** BEGIN Text shown **
The ratio of \(dW_{moon}\) to \(dW_{Earth}\) is \((32/5.2)^2\).

Step-by-step solution

Differentiate the equation

First step in finding \(dW_{moon}\) and \(dW_{Earth}\) is to differentiate the equation \(W = a + \frac{b}{g}\) with respect to \(g\). By doing so, one can obtain \(dW\), the infinitesimal change in \(W\) for a small change in \(g\). The derivative of a constant is 0 and the derivative of \(1/g\) is \(-1/g^2\). Therefore, the derivative of \(W\) with respect to \(g\) can be expressed as \(dW/dg = -b/g^2\).

Apply the definition of derivatives

By the definition of a derivative, \(dW = (dW/dg) * dg\). Thus, \(dW = \frac{-b}{g^2} * dg\).

Calculate \(dW_{moon}\) and \(dW_{Earth}\)

Now, we will substitute the values of \(g\) for moon and earth into the \(dW\) equation. For the moon, \(dW_{moon} = -b/(5.2)^2 * dg\). For Earth, \(dW_{Earth} = -b/(32)^2 * dg\). The \(dg\) terms in both equations will cancel each other in the ratio of \(dW_{moon}\) to \(dW_{Earth}\).

Compute the ratio

The ratio of \(dW_{moon}\) to \(dW_{Earth}\) is therefore \(dW_{moon}/dW_{Earth} = (-b/(5.2)^2 * dg)/(-b/(32)^2 * dg) = (32/5.2)^2.\)
** END Text shown **
** BEGIN Extracted material **
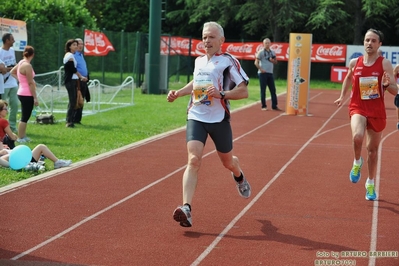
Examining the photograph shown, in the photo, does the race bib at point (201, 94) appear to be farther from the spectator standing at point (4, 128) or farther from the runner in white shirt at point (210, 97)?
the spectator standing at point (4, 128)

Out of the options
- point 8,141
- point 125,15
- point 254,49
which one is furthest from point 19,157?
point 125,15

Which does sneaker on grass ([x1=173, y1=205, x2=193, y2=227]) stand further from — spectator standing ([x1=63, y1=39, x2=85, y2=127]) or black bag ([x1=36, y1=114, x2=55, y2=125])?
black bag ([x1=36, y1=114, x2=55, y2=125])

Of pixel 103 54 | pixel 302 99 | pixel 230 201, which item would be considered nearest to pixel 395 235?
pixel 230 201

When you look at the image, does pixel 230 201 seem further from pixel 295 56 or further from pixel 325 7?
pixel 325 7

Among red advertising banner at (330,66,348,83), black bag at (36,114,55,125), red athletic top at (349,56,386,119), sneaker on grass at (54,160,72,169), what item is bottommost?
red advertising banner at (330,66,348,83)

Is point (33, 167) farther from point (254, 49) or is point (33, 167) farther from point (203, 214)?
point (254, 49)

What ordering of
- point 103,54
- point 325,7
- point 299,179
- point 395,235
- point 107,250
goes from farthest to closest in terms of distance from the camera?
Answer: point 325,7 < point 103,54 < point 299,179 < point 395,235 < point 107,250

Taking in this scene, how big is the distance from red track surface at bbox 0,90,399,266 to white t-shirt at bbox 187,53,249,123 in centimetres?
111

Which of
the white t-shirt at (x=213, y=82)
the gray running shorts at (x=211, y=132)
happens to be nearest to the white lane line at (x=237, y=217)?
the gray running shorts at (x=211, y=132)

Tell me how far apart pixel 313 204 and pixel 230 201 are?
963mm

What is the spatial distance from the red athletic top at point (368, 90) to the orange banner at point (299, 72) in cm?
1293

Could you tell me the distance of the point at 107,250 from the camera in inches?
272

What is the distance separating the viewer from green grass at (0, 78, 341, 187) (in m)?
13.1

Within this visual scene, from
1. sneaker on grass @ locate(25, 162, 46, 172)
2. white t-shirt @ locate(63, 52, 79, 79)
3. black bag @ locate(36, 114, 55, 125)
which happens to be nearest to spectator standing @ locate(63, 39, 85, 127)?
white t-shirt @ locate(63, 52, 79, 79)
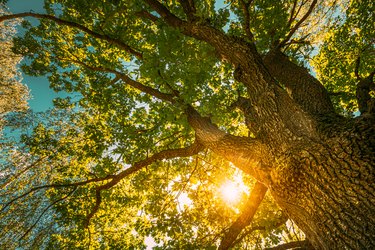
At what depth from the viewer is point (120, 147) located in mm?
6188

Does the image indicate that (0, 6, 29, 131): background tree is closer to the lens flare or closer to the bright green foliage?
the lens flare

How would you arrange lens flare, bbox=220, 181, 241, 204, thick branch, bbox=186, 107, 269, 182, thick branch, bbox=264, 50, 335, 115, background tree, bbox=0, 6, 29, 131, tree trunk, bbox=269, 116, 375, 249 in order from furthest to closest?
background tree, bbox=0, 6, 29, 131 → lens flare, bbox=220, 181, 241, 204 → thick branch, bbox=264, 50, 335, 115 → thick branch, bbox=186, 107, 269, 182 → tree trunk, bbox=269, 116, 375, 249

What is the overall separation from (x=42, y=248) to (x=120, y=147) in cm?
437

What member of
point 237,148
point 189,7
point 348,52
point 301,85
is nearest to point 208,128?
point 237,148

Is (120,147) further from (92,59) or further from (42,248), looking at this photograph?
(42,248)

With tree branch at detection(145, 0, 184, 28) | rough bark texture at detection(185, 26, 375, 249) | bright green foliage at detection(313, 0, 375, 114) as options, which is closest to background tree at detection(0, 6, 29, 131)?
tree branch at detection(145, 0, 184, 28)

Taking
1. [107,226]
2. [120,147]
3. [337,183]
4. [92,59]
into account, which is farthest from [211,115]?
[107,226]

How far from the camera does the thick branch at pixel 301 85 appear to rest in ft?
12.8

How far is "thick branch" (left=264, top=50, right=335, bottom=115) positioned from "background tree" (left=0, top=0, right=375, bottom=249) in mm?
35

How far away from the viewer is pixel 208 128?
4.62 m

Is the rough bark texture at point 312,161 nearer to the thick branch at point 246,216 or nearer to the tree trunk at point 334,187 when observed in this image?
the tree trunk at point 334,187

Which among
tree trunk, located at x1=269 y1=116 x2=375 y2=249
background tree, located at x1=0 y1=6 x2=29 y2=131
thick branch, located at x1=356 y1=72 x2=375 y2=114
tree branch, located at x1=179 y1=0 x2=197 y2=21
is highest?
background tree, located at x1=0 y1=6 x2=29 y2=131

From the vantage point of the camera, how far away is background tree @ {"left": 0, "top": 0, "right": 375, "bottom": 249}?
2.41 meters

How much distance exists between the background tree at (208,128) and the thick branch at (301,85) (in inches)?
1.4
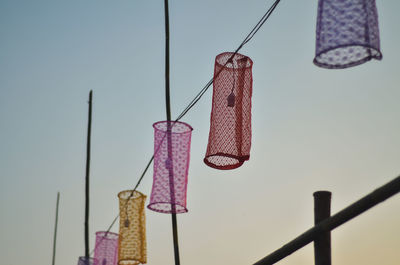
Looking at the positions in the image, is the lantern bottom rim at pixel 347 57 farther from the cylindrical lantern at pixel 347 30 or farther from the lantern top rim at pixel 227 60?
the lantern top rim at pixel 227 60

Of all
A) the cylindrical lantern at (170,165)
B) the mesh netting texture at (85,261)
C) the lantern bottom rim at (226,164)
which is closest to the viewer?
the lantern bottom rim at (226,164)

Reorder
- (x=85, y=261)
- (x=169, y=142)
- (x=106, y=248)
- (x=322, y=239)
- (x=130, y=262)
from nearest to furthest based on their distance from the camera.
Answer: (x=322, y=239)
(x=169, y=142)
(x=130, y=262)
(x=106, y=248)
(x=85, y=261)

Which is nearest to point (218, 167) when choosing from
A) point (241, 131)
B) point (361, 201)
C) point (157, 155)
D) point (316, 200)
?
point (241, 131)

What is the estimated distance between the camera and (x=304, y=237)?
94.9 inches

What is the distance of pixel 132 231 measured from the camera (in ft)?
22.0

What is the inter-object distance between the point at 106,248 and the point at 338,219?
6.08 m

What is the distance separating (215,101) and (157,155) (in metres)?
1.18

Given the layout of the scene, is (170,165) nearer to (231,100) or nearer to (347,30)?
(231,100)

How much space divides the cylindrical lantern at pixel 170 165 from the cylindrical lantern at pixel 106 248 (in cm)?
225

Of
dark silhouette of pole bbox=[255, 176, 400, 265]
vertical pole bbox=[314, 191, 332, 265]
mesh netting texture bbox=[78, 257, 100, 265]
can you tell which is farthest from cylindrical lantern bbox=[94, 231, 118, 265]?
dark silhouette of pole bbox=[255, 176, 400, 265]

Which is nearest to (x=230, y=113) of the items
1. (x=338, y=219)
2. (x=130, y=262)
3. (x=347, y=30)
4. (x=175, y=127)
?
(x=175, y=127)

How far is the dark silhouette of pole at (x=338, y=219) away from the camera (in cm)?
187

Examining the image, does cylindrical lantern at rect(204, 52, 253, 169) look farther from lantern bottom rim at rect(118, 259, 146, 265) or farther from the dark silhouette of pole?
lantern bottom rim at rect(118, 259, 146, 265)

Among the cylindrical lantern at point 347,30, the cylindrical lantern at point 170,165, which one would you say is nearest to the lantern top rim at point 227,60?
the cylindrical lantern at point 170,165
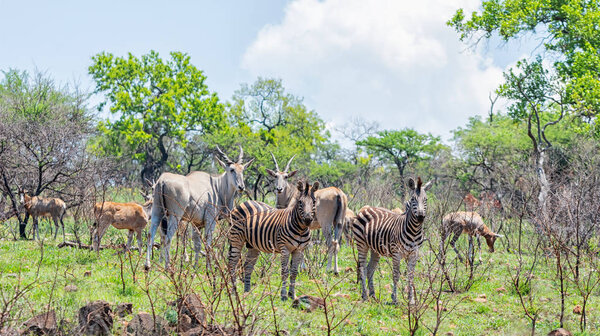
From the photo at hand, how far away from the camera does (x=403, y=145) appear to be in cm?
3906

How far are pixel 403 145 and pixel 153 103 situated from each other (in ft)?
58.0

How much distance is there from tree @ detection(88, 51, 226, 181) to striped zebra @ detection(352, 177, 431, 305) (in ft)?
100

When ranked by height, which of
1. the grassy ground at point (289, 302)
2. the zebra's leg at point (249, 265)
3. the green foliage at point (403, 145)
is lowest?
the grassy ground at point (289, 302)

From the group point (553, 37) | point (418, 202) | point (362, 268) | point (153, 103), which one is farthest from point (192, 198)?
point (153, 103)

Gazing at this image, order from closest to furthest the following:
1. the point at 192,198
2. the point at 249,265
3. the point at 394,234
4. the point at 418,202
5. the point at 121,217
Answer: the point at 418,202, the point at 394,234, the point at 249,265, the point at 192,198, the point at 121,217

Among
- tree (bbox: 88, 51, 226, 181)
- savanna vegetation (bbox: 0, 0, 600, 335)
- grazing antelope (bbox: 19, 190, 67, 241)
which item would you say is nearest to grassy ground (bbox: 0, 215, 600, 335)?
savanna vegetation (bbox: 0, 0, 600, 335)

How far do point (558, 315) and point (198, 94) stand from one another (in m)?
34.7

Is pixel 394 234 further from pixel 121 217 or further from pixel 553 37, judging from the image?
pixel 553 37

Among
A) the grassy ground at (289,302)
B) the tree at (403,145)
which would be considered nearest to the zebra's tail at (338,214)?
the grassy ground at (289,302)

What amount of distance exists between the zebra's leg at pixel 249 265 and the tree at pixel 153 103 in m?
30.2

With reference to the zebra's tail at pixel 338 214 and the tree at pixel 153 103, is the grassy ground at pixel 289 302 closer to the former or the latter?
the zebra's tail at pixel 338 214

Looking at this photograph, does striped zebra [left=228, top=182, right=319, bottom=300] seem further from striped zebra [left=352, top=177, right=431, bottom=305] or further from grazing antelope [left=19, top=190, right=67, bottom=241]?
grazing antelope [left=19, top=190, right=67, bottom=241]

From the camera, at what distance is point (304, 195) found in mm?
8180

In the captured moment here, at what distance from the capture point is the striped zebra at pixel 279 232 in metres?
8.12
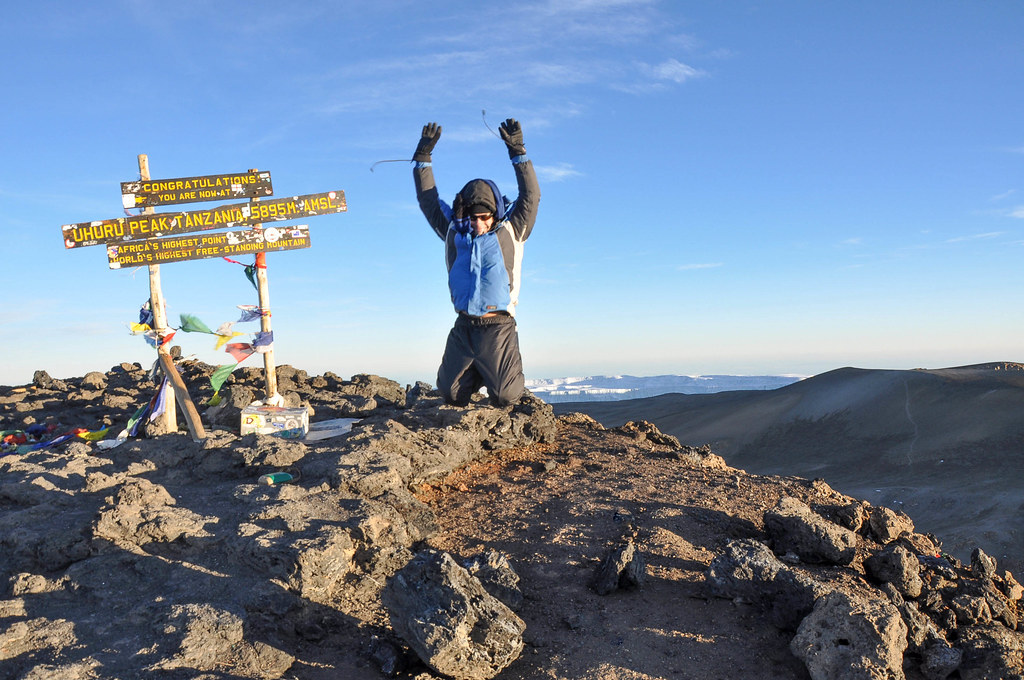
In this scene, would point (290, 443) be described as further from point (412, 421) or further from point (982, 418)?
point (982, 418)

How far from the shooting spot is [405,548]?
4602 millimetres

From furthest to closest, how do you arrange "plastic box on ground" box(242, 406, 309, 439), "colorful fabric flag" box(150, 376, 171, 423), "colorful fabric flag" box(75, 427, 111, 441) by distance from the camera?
** END Extracted material **
- _Instructions to follow_: Duplicate the part of the worked solution that begins at the words "Apply the definition" and stops after "dg) = (32/5.2)^2.\)". The records were taken from a separate source.

- _Task output_:
Apply the definition of derivatives

By the definition of a derivative, \(dW = (dW/dg) * dg\). Thus, \(dW = \frac{-b}{g^2} * dg\).

Calculate \(dW_{moon}\) and \(dW_{Earth}\)

Now, we will substitute the values of \(g\) for moon and earth into the \(dW\) equation. For the moon, \(dW_{moon} = -b/(5.2)^2 * dg\). For Earth, \(dW_{Earth} = -b/(32)^2 * dg\). The \(dg\) terms in both equations will cancel each other in the ratio of \(dW_{moon}\) to \(dW_{Earth}\).

Compute the ratio

The ratio of \(dW_{moon}\) to \(dW_{Earth}\) is therefore \(dW_{moon}/dW_{Earth} = (-b/(5.2)^2 * dg)/(-b/(32)^2 * dg) = (32/5.2)^2.\)